Explore how to implement client side hydration to dynamically fetch and render data for an infinite scrolling list. Learn the process of using JavaScript templates to populate HTML, server-side data handling, and styling fixes for long content within real-world frontend components.

Server side #

We first want to get to a point where we have our initial set of data. As soon as the window loads, let’s pull data from the server and display ​it as a series of tweets.

To know if we’ve succeeded, the server should have some data.
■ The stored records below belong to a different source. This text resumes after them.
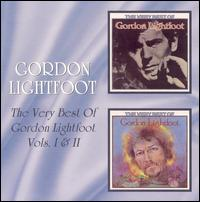 The Very Best of Gordon Lightfoot, Vols. 1 & 2 [Beat Goes On] - Gordon Lightfoot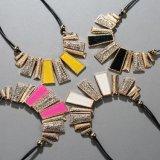 Fashion Boho Colar Vintage Maxi Accessories Jewelry Bijoux Necklace
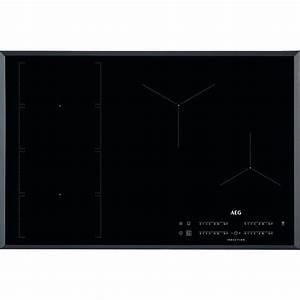 Aeg Ike84471fb 78cm 4 Zone Maxisense Induction Hob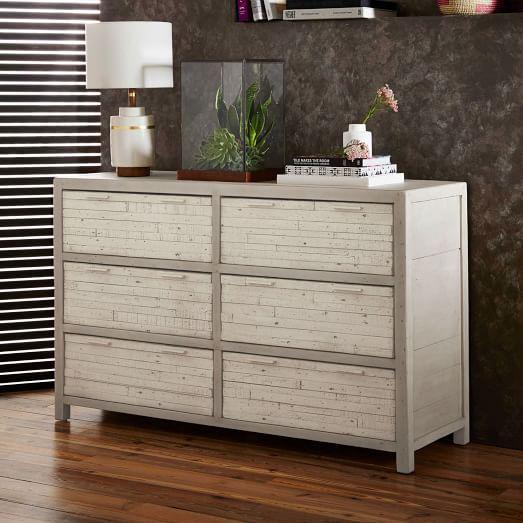 white washed wood dresser Whitewashed Reclaimed Wood 6 Drawer Dresser white washed wood dresser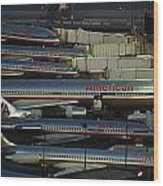 American Airlines Passenger Jets Wood Print
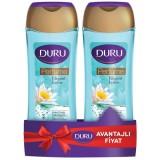 Duru Duş Jeli Perfume Elegant Lotus 500 ml + 500 ml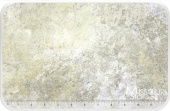 Stonehenge - Colorado Stucco Yardage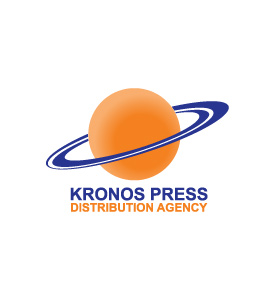 KronosPress_274x300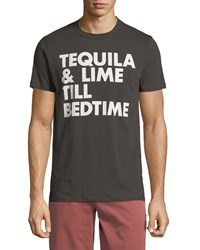 Chaser Bed Time Slogan Tee Black
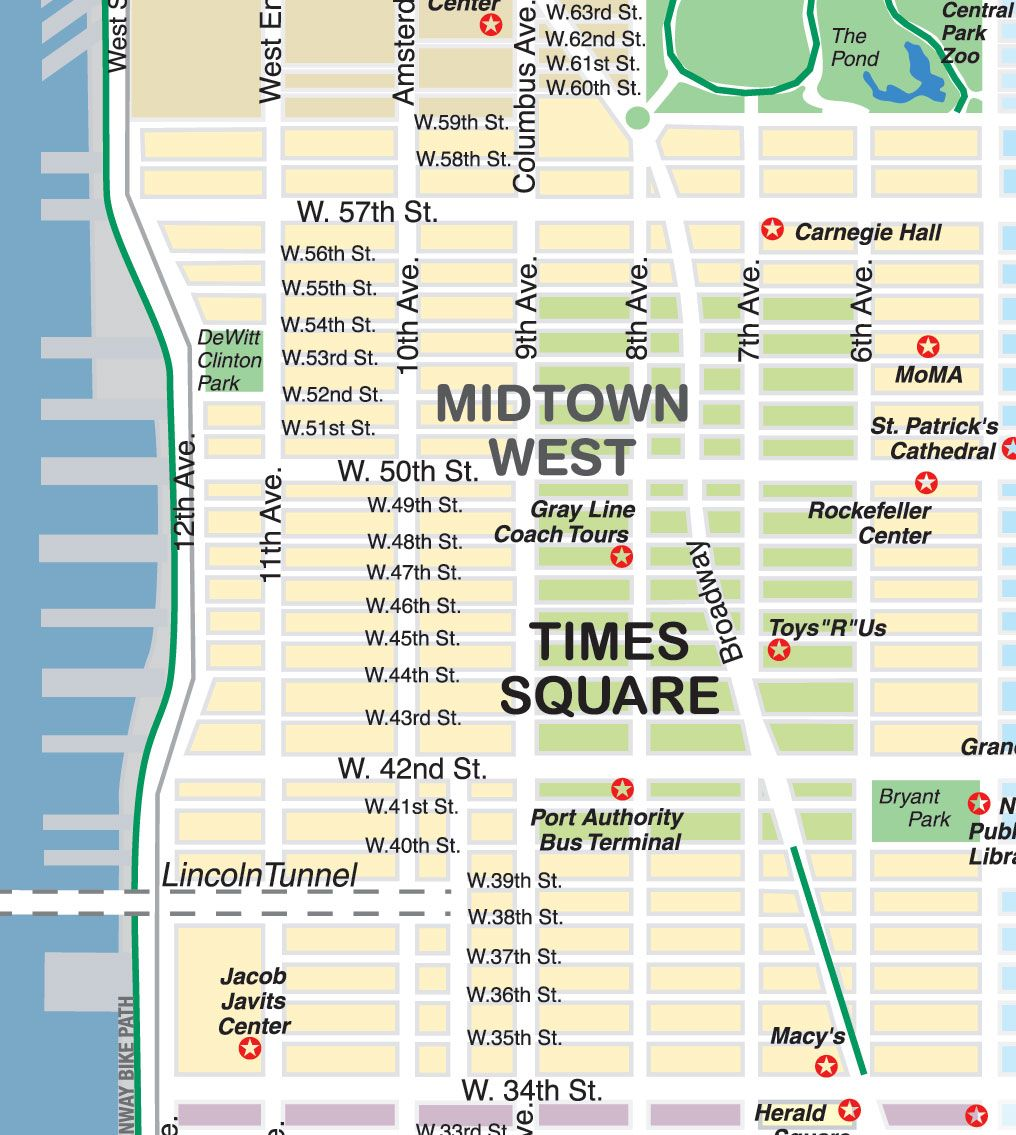 midtown stores map new york city maps and neighborhood guide city guide magazine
We’ll write a short script to do so:

Javascript (babel-node)
function loadTestData() {
const sampleData = [];
const sampleDataSize = 20;
for (let i = 0; i < sampleDataSize; i++) {
const message = getRandomString({
length: getRandomInteger({min: 10, max: 150}),
includeSpaces: true
});
const firstName = getRandomString({
length: getRandomInteger({min: 3, max: 7}),
includeSpaces: false
});
const lastName = getRandomString({
length: getRandomInteger({min: 3, max: 7}),
includeSpaces: false
});
const handle = '@' + getRandomString({
length: getRandomInteger({min: 4, max: 8}),
includeSpaces: false
});
sampleData.push({
tweet: {
name: `${firstName} ${lastName}`,
message, handle
}
});
}
for (const data of sampleData) {
// Do nothing with result
api.post(HOST + 'tweets', data, () => {});
}
}

Hopefully, this gives a good set of data. I’ve changed the getRandomString function slightly to include spaces only if specified​, since we don’t want ...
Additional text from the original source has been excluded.